Le pionnier de la militance amazighe au Sud Est nous quitte.. ALI IKKEN tire sa révérence
C’est triste. Ali Ikken a tiré sa révérence. Difficile de témoigner sur un homme, un ami proche qui fut, incontestablement, l’initiateur et le pionnier de la revendication amazighe dans le Sud Est.
Il est de la communauté des Ait Aissa de Bni Tjjit et a exercé des années durant, dans sa région natale, comme professeur de philosophie. Proche des milieux syndicaux qu’il n’a cessé de « déranger », il fut à l’origine du « défilé amazighe » de la marche de mai 1994. Il sera arrêté et condamné, puis libéré, dans ce que la littérature amazighe appelle « l’affaire Tilelli ». Tilelli, ex association Gheris, fut créée sur son instigation. Il fait partie du groupe de militants du Sud Est qui ont contribué à la Charte d’Agadir.

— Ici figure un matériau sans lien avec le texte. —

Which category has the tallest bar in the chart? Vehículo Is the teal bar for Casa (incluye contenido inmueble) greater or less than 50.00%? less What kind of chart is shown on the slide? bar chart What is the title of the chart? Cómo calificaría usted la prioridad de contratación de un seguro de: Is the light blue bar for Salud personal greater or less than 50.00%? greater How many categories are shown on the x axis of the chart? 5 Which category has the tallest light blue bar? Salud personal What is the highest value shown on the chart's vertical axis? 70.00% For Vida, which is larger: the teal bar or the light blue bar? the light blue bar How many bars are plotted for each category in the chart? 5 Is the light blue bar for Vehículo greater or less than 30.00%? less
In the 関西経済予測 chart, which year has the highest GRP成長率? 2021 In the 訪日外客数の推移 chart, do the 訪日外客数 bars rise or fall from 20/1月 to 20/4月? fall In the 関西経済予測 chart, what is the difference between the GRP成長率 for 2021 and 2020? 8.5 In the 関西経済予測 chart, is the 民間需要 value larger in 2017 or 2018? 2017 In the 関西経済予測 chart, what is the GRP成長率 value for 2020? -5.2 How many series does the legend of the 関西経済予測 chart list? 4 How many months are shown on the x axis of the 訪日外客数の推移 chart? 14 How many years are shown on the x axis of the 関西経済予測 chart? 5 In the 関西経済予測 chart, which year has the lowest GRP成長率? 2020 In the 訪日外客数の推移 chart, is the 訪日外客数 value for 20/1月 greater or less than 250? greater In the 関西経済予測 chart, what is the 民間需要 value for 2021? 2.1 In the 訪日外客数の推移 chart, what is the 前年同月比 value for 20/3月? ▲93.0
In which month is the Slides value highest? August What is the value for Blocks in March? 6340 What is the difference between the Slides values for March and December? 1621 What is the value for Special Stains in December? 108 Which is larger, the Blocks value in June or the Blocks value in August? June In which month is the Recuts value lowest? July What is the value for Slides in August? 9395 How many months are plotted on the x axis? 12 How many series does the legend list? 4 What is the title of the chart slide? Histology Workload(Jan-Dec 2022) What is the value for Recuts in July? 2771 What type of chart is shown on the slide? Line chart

Feu Ali Ikken est un homme d’action et de terrain. Il a sillonné le pays pour répondre aux appels, invitations et demandes de la militance et des cadres associatifs amazighes. Son travail de fourmi visait l’encadrement de la jeunesse amazighe, particulièrement la mouvance estudiantine amazighe confrontée à un discours arabo-marxiste niveleur et borné, au sein des facultés.
Son combat dépasse les frontières. Il fut l’un des premiers militants à avoir sillonné la Kabylie pour y défendre la cause amazighe, nouer des liens et des échanges avec les leaders du MCB (Mouvement culturel Berbère).
Son roman ASEKKIF n YINZADEN (La soupe aux poiles) recevra le Prix Mouloud Mammeri et constitue le premier roman en langue amazighe au Maroc. Il a contribué à plusieurs revues et journaux amazighes : tasafut, tidmi, tifinaghe, tilelli…Il est fondateur de La Page Amazighe du journal Al Bayane, au début des années quatre-vingt-dix. Le premier texte qui y était publié est de sa plume. C’est avec sa collaboration qu’un groupe de militants ont pris contact avec la Direction du journal pour que ce dernier dédie une page hebdomadaire à la langue et à la culture amazighe. Le soutien du responsable de la page, feu Mohamed Ferhat, et de feu Simon Lévy a permis à la page, dont je coordonnais la matière, de durer plus de deux ans.
Dans la vision qui est la sienne, le défunt Ali Ikken militait pour une action multiforme qui drainent différents acteurs et sensibilités. Il a mené un travail pédagogique d’encadrement et de sensibilisation efficace. Il est resté optimiste et croyait en la résurgence inéluctable de l’amazighité sur la terre de ses ancêtres. Le temps lui a donné raison.
Je garde le souvenir vivace de la visite qu’il m’a rendu à Azilal, (où j’exerçais comme professeur au Lycée au début des années 90) muni d’une machine dactylo, et qui a duré deux semaines : une occasion pour lui de terminer son roman, le premier roman en langue amazighe au Maroc : Asekkif n yinzaden (la soupe au poiles). A cette occasion, nous nous sommes déplacés à Beni Mellal, accueillis par des étudiant du Mouvement Estudiantin Amazighe : nous avons passé la nuit à saisir leurs modestes productions et le matin, nous avons rassemblé les textes, direction un photocopieur : ce fut la naissance du bulletin « MAYD NGA ».
Feu Ali Ikken est et restera une figure emblématique de la militance amazighe. Par sa contribution à l’éveil des consciences, son engagement sincère pour la cause amazighe et les sacrifices qu’il a consentis. Il fut un wagon qui permis à la locomotive d’avancer sur les rails. Il est parti et son héritage nous baigne toujours.
A dieu ALI, que ton âme repose en paix. Ton combat n’est pas vain.